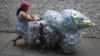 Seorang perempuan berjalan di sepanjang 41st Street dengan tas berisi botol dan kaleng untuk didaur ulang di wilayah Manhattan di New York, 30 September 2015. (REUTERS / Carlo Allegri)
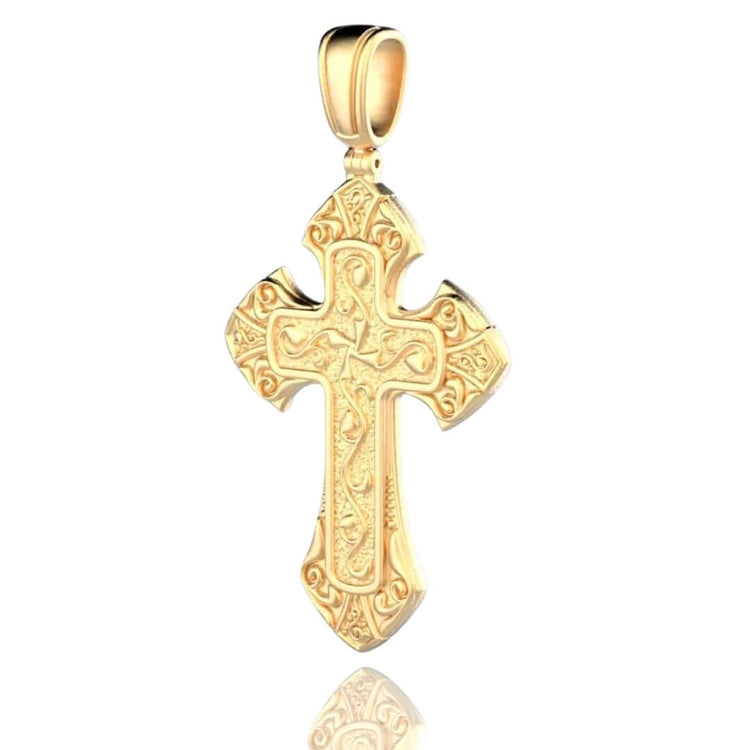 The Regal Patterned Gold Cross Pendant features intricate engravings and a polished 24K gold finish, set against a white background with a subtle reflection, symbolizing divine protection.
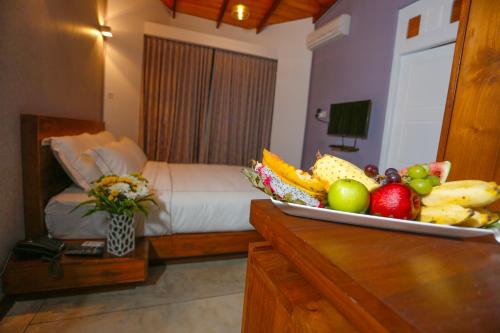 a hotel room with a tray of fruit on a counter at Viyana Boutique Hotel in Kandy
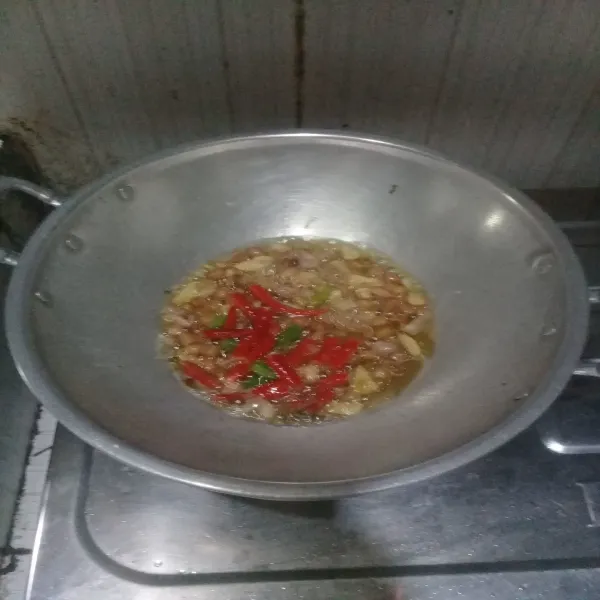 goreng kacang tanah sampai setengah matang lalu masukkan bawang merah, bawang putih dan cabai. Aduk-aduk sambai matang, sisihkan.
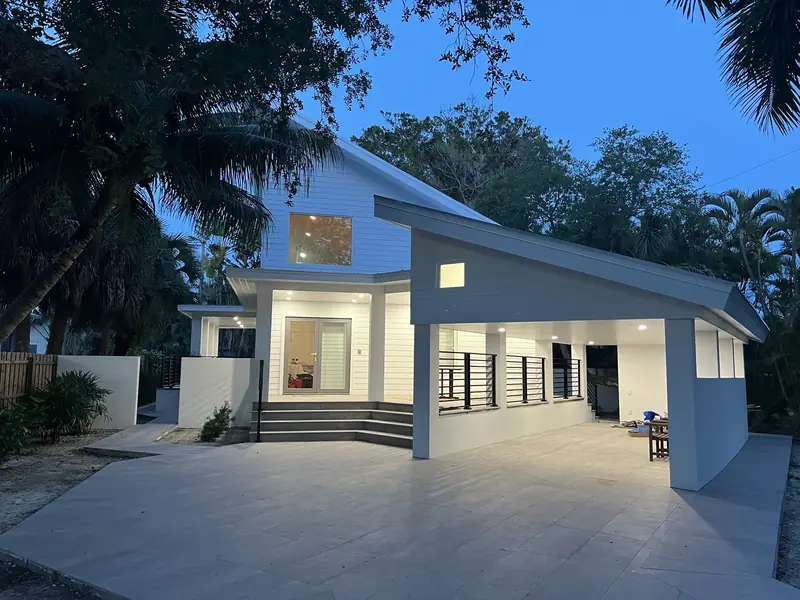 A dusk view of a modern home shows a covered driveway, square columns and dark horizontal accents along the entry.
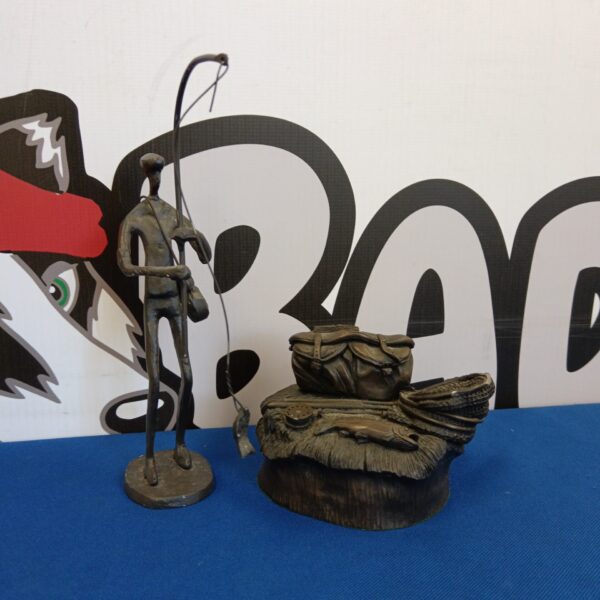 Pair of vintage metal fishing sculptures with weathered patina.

■ **WHAT YOU SHOULD DO**: Print only the lines from the first line of the data above through the one containing "a hotel room", exactly as they are, with pictures omitted.

■ **RESULT OF THIS TASK**:
 Seorang perempuan berjalan di sepanjang 41st Street dengan tas berisi botol dan kaleng untuk didaur ulang di wilayah Manhattan di New York, 30 September 2015. (REUTERS / Carlo Allegri)
 The Regal Patterned Gold Cross Pendant features intricate engravings and a polished 24K gold finish, set against a white background with a subtle reflection, symbolizing divine protection.
 a hotel room with a tray of fruit on a counter at Viyana Boutique Hotel in Kandy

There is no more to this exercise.